The immune system has many components, one of which is called the adaptive immune system. It works a lot like my spam filter system that blocks spam emails and passes good emails. It has the ability to learn and identify trillions of chemicals. As you are exposed to viruses, bacteria, and toxins the adaptive immune system learns these and makes the body more resilient to disease. We have been able to prevent disease through vaccination. Vaccination methods include injecting someone with a weakened or dead form of a disease that the patient can defeat, but the adaptive immune system "learns" the substances in the disease so that when exposed to the real thing the immune system immediately recognizes it as the enemy and defeats it.

The important point here is that the immune system has no trouble usually in defeating the enemy, but fails to identify the enemy. And since cancer comes from our own cells cancer is harder to identify, especially as we age. So the trick is to learn to identify the cancer as the enemy and go after it.

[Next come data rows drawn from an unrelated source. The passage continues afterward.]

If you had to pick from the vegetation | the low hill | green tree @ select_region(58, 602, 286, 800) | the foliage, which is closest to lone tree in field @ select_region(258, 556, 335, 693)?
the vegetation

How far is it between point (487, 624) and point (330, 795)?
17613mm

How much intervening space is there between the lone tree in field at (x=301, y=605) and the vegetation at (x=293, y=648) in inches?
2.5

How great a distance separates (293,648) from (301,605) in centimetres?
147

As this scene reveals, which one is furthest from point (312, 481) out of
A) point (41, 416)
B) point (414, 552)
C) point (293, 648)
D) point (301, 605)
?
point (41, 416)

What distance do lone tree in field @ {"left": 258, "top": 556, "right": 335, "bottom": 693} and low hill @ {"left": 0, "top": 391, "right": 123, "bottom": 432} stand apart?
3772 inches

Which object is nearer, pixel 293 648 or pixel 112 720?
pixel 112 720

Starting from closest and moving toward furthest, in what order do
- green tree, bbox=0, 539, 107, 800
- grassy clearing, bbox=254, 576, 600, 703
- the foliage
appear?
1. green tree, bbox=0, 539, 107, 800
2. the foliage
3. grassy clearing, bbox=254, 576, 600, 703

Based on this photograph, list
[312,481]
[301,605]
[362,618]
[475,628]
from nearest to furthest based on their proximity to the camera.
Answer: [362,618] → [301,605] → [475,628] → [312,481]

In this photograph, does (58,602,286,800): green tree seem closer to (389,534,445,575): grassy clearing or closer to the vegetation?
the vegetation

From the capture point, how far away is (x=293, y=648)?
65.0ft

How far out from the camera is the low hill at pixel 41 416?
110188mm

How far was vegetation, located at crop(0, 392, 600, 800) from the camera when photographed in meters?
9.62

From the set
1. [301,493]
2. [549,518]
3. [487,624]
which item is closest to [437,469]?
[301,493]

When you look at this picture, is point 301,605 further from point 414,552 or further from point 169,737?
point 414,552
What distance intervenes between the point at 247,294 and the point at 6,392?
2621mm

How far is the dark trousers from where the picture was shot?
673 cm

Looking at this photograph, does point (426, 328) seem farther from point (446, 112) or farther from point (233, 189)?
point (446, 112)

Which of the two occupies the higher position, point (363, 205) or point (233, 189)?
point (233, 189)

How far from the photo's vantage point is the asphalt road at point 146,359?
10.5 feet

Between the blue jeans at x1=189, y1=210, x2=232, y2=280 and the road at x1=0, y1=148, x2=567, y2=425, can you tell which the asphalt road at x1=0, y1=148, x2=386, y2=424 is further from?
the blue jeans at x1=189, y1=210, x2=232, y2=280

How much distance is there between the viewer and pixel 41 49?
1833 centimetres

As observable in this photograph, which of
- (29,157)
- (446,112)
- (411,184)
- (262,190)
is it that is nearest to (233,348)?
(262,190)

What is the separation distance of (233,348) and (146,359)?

Going after Cancers - not Cancer

One mistake I think is common is looking at the cancer as a single target rather than a colony of closely related targets that might have many mutations. What happens is that we target and defeat one cancer just to have a slightly different version of the cancer grow that is resistant to the treatment. And this is why I think conventional treatment fail in cancers which have a higher spectrum of mutations. So they kill one cancer just to be replaced by the next cancer in line.

Using an immunotherapy strategy the idea is to target all the cancers at the same time so that the immune system learns not just one cancer, but all the cancers at once. The immune system learning all the cancers would produce multiple antibodies. And the presence of multiple antibodies would more likely be able to more broadly identify more yet unknown similar cancers creating a broader and smarter immune response.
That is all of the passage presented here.